癌症化疗疗效减弱或丧失的主要原因之一是多药耐药性 (MDR) 的出现。已经发表了大量关于逆转紫杉烷类药物耐药性的潜在方法的研究，包括紫杉醇 (PTX) 和多西他赛，它们代表了最重要的抗癌药物类别之一。自 1984 年以来，随着 FDA 批准紫杉醇治疗晚期卵巢癌，紫杉烷类已被广泛用作靶向肿瘤微管的药物。紫杉烷已被证明会影响一系列致癌信号通路并具有强大的细胞毒性功效。然而，这些药物的临床成功受到癌细胞耐药性出现的限制，这主要是由 MDR 外排转运蛋白的过表达或微管改变引起的。一世体外和体内研究表明，对 PTX 和多西紫杉醇产生耐药性的机制主要是由于 α-微管蛋白和 β-微管蛋白的改变。此外，对 PTX 和多西紫杉醇的耐药性源于：1) 微管-蛋白质相互作用的改变，包括微管相关蛋白 4、stathmin、中心粒、纤毛、纺锤体相关蛋白和驱动蛋白；2) ABC 超家族多药外排转运蛋白的表达和活性的改变，包括 P-糖蛋白 (P-gp/ABCB1)；3) 抗凋亡蛋白的过表达或凋亡蛋白和肿瘤抑制蛋白的抑制，以及 4) 与几种细胞因子、趋化因子和转录因子的活性相关的信号转导途径的调节。

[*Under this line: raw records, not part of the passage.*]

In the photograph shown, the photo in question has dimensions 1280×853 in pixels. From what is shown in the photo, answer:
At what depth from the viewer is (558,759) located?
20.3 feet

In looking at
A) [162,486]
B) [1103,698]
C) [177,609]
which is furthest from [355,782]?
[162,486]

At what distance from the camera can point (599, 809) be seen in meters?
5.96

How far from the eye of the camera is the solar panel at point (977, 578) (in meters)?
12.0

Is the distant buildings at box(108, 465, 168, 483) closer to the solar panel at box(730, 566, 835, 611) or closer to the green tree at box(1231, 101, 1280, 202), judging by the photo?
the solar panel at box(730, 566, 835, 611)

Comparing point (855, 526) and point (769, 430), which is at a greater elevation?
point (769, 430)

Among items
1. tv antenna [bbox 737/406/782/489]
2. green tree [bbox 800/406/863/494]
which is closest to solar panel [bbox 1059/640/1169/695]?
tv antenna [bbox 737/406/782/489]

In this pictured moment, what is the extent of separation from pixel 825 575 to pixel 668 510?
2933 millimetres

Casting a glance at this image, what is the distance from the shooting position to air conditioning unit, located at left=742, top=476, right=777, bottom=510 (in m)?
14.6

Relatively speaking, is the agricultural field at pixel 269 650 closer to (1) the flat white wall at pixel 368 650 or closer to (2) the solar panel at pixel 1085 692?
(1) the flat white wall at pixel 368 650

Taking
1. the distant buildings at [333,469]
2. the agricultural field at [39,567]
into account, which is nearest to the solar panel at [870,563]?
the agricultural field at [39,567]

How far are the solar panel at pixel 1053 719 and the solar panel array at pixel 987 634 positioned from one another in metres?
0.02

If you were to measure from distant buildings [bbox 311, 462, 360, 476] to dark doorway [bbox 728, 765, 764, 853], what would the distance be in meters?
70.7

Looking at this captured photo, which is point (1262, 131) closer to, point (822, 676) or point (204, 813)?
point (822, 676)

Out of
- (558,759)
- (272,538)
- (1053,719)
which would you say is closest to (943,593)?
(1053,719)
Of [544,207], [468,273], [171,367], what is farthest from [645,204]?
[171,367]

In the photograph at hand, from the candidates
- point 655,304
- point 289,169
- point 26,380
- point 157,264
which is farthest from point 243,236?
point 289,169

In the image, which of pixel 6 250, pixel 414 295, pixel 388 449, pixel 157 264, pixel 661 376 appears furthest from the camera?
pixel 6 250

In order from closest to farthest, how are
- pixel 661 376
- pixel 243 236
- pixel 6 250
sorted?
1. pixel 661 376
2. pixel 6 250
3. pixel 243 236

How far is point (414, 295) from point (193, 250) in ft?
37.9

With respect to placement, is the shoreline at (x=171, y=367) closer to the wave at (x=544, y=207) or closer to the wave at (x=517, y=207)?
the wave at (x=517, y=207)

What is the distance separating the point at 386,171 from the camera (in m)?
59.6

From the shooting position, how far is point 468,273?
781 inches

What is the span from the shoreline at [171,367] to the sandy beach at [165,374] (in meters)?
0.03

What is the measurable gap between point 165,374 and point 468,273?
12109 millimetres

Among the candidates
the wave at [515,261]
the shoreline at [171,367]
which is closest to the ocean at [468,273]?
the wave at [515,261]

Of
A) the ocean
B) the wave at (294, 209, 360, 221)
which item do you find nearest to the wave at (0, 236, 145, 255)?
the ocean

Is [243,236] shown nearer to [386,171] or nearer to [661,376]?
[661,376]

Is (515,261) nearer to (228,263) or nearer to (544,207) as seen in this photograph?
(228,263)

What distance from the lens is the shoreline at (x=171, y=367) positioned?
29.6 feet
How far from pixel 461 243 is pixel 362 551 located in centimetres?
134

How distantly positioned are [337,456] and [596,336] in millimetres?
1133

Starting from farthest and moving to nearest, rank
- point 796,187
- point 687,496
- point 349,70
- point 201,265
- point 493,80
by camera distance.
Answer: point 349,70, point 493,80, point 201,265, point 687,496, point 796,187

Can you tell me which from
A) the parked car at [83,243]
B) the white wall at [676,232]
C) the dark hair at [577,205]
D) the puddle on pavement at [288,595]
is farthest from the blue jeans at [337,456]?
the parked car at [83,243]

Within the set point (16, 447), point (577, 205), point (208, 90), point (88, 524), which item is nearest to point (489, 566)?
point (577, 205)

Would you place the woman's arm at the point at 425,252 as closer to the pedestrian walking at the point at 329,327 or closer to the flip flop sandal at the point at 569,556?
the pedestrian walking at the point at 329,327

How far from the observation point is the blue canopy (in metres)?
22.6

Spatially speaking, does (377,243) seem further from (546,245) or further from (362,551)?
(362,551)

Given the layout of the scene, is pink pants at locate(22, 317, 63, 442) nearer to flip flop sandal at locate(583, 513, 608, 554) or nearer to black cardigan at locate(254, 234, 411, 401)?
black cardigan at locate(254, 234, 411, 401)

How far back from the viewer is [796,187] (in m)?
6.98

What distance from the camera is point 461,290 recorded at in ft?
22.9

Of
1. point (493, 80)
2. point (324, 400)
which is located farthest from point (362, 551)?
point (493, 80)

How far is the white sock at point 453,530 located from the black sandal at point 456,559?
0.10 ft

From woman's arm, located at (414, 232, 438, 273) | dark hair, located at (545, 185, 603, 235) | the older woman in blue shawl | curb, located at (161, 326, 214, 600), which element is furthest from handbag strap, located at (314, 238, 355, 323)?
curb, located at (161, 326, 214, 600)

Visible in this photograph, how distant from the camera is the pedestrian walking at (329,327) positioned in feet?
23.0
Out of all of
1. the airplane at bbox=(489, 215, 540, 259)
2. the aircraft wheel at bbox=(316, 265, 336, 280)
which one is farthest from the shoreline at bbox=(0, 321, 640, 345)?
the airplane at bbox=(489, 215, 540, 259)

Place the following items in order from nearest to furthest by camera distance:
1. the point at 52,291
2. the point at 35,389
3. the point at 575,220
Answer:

在这篇综述中，我们讨论了上述分子机制及其在介导癌症对 PTX 和多西他赛耐药中的作用。我们提供了体外和体内的详细分析实验数据并描述这些发现在治疗实践中的应用。本综述还讨论了不同药理调节对逆转 PTX 耐药性的功效。还讨论了几种新化合物以及草药制剂的治疗作用。其中，与母体药物相比，许多结构衍生物通过抑制 MDR 或增加细胞毒性功效，或两者兼而有之，对 MDR 表型具有功效。作为 MDR 化学增敏剂的天然产物通过减弱 MDR 和提高化疗疗效，为患有化学耐药性癌症的患者提供了新的治疗策略。我们广泛讨论了 P-gp 和其他外排泵抑制剂的作用，在逆转癌细胞中的 PTX 和多西紫杉醇耐药性以及在这种情况下使用纳米药物递送系统的意义。因此，更好地理解介导耐药性逆转的分子机制，结合药物疗效和基于靶点的抑制或特异性药物递送的应用，可能预示着现代医学的新时代，这将限制 MDR 的病理后果癌症患者。